I asked a question earlier relating to the equation:
Let $f : \mathbb{R^2} \rightarrow \mathbb{R}$ be given by $$f(x, y) = \cases{ \frac{xy}{x+y}& if $x+y\neq0$ \\ 0 & if $x+y=0$}$$
I have another question relating to this equation which goes as follows: Is $f$ differentiable at $(0, 0)$?
Im really not sure how to find if its differentiable or not so any help will be appreciated
The partial derivatives of $f$ at $(0,0)$ exist. They are equal to $$ \partial f/\partial x(0,0) = 0, \ \ \ \partial f/ \partial y (0,0) = 0,$$ Therefore, if $f$ is to be differentiable at $(0,0)$, the derivative cannot be anything other than the linear transformation $ \mathbb R^2 \to \mathbb R$ represented by the matrix $[0 \ 0 ]$.
Let's test to see if the linear transformation $[0 \ 0]$ really is a derivative for $f$ at $(0,0)$. If $[0 \ 0]$ is the derivative, then, for any $\epsilon > 0$, there would need to exist a $\delta > 0$ such that $$ \sqrt{h_1^2 + h_2^2} < \delta \implies \left|f(h_1, h_2) - f(0,0) - \left[0 \ 0\right] \left[ \begin{array}{c} h_1 \\ h_2\end{array}\right] \right| < \epsilon \sqrt{h_1^2 + h_2^2}$$ i.e. for any $\epsilon > 0$, there would need to exist a $\delta > 0$ such that $$ h < \delta \implies \begin{cases}\left| h \frac{\cos \theta \sin \theta}{\cos \theta + \sin \theta} \right| < \epsilon h & {\rm \ if \ } \theta \neq \frac {3\pi} 4, \frac {7\pi}4 \\ 0 < \epsilon h & {\rm \ if \ } \theta = \frac {3\pi} 4, \frac {7\pi}4 \end{cases}$$ Here I introduced polar coordinates for $(h_1, h_2)$: $$ h_1 = h \cos \theta, \ \ \ h_2 = h \sin \theta.$$
The problem is that, as $\theta$ approaches $ \frac {3\pi }4$ or $\frac {7\pi}4$, the expression $(\cos \theta \sin \theta)/(\cos \theta + \sin \theta)$ tends towards plus or minus infinity. (You can see this best if you draw a graph.) So for a given $ \epsilon$, the inequality $$ \left| \frac{\cos \theta \sin \theta}{\cos \theta + \sin\theta} \right| < \epsilon$$ cannot be satisfied for all $\theta \in [0, 2\pi) \backslash \{ \frac {3\pi} 4, \frac{7\pi }4 \}$.
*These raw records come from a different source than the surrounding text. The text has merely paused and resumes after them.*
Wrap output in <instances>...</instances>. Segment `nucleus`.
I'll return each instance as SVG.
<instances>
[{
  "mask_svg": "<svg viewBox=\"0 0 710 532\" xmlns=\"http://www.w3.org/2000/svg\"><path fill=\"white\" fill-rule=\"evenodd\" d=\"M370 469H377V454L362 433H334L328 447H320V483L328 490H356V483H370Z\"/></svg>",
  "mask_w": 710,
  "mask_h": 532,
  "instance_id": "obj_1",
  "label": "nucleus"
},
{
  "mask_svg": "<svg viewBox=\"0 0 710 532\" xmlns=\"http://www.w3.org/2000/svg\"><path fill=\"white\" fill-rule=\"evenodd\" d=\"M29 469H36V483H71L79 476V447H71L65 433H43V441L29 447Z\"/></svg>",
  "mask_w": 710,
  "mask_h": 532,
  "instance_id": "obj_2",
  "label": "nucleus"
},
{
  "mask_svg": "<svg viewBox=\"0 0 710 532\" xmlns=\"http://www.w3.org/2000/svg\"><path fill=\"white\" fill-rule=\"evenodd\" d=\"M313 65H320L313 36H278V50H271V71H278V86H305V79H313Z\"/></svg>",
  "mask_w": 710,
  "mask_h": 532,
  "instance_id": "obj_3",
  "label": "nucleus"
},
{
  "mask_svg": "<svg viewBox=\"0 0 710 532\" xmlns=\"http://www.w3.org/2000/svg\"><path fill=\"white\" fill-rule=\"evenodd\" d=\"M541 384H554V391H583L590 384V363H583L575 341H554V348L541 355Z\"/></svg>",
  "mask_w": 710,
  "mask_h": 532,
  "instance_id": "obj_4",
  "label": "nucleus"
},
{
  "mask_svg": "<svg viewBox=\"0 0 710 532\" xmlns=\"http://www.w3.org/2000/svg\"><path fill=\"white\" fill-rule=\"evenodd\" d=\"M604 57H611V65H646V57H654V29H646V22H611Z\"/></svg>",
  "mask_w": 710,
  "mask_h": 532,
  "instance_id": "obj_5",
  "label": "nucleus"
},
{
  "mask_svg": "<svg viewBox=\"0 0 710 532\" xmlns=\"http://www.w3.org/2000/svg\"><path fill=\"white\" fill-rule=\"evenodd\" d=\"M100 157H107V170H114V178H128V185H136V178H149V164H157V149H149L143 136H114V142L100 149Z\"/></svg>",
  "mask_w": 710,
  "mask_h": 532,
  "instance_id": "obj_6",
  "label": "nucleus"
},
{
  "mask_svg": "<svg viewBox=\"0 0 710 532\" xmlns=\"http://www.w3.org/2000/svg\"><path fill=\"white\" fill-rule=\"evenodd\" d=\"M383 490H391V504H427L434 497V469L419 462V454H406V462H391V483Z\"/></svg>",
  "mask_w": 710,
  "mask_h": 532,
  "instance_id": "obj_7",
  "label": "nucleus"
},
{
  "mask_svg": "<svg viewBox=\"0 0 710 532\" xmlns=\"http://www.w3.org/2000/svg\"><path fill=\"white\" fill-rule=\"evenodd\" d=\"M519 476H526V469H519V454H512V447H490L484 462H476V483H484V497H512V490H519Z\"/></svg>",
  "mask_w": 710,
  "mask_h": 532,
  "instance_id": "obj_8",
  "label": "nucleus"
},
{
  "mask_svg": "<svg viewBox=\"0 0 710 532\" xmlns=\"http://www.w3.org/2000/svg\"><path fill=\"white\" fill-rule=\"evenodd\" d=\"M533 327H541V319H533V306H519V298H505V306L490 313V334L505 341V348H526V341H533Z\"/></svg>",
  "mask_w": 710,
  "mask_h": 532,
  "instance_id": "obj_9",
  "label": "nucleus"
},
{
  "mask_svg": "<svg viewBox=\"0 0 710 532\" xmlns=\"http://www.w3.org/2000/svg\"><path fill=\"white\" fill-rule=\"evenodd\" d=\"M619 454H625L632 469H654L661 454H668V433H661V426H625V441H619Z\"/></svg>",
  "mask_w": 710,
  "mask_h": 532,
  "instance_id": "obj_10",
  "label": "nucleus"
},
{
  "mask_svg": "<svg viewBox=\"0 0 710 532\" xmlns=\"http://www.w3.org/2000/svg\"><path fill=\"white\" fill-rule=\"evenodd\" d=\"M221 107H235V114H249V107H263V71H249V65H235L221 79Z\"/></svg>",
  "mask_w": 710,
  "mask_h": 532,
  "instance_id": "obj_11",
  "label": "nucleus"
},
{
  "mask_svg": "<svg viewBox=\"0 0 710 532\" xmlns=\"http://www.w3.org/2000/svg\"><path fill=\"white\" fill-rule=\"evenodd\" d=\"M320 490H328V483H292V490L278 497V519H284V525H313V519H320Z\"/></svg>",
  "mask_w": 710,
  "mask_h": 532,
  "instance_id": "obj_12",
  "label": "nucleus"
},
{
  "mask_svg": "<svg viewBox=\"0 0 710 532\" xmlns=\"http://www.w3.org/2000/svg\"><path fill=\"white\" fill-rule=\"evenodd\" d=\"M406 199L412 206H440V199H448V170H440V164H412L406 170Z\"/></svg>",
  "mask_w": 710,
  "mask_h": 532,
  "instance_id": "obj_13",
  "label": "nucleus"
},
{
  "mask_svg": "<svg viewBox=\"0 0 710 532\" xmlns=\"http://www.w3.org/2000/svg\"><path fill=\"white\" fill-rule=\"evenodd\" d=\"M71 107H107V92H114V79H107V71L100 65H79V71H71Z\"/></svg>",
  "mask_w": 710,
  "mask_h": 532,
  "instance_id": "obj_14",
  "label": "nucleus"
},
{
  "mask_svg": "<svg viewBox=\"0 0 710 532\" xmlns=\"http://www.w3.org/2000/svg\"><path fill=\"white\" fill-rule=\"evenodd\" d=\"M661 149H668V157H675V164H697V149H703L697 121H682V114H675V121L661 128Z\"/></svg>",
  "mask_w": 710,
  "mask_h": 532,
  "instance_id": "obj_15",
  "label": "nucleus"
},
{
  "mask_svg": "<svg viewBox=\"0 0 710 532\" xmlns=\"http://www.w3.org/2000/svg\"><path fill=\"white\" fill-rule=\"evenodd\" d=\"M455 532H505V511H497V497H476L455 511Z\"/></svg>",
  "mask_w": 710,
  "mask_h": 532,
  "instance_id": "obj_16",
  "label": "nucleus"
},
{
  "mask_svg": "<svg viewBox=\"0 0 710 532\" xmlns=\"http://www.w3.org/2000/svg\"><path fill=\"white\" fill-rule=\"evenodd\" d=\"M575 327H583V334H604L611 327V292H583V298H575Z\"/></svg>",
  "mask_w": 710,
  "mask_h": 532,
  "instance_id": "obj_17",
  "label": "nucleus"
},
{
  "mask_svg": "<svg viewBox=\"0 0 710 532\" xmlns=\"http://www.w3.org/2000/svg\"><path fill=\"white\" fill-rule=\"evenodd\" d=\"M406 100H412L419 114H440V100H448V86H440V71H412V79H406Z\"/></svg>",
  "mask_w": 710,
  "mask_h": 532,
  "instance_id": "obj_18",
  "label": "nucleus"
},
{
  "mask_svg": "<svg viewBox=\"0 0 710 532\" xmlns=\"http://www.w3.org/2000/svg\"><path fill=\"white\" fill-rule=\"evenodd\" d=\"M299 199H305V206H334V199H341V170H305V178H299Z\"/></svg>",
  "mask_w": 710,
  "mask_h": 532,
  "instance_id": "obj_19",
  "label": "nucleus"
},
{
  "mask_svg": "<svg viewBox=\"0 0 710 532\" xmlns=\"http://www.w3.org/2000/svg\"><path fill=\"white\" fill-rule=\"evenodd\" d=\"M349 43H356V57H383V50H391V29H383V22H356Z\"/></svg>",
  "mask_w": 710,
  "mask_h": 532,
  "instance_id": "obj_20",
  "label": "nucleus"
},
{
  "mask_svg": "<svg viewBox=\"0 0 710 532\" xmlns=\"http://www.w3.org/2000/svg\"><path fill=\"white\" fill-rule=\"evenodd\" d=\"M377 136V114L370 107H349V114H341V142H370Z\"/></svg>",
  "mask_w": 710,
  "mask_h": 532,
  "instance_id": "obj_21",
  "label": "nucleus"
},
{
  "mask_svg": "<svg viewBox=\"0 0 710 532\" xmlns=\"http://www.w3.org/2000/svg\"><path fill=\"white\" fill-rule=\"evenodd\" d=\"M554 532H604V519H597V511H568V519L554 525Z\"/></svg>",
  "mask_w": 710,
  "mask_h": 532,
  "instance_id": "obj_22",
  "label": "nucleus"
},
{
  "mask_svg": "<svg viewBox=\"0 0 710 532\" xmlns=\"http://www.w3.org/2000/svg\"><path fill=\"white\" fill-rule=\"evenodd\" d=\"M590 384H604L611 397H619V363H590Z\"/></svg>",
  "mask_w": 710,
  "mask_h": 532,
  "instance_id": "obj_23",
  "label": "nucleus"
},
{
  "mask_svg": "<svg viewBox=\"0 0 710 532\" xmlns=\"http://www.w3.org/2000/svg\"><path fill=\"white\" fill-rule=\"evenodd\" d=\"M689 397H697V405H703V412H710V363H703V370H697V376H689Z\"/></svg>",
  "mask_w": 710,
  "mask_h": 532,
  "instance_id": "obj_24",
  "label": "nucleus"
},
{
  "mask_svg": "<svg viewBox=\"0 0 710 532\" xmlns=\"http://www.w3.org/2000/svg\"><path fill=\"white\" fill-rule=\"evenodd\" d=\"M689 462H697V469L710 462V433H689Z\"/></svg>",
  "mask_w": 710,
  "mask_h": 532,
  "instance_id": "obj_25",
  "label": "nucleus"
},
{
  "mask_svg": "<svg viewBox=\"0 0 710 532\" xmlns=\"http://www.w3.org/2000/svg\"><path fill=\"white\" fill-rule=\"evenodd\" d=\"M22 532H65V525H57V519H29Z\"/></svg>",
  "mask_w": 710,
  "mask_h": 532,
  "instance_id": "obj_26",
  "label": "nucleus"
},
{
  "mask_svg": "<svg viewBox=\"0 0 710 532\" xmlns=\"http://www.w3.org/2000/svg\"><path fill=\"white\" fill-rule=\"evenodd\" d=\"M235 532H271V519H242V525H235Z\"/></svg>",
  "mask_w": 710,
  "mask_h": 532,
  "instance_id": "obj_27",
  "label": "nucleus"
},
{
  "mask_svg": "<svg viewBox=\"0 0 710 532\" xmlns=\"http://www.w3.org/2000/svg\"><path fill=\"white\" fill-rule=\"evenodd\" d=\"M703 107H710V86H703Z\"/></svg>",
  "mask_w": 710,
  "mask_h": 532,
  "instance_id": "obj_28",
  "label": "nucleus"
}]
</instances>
Therefore, there exists no $\delta > 0$ such that $$ h < \delta \implies \left| h \frac{\cos \theta \sin \theta}{\cos \theta + \sin \theta} \right| < \epsilon h {\rm \ \ \ for \ all \ \ } \theta \in [0, 2\pi) \backslash \{ \tfrac {3\pi} 4, \tfrac{7\pi } 4 \}.$$ The conclusion is that $f$ is not differentiable at $(0,0)$.
Alternative argument: If $f$ is differentiable at $(0,0)$, then its directional derivative at $(0,0)$ in the direction of the vector $(\lambda_1, \lambda_2)$ must be $$ df/dt = \lambda_1 \partial f/\partial x + \lambda_2 \partial f/\partial y .$$ This is zero, since both partial derivatives vanish.
Now let's compute the directional derivative explicitly. Consider a straight path parametrised by $(x,y) = (\lambda_1 t , \lambda_2 t)$. Then $$ f(t) = t \frac{\lambda_1 \lambda_2}{\lambda_1 + \lambda_2}$$ along this path (assuming that $\lambda_1 \neq \lambda_2$), so $$ df/dt = \frac{\lambda_1 \lambda_2}{\lambda_1 + \lambda_2},$$ which in general is NOT zero. This shows that $f$ is not differentiable at $(0,0)$.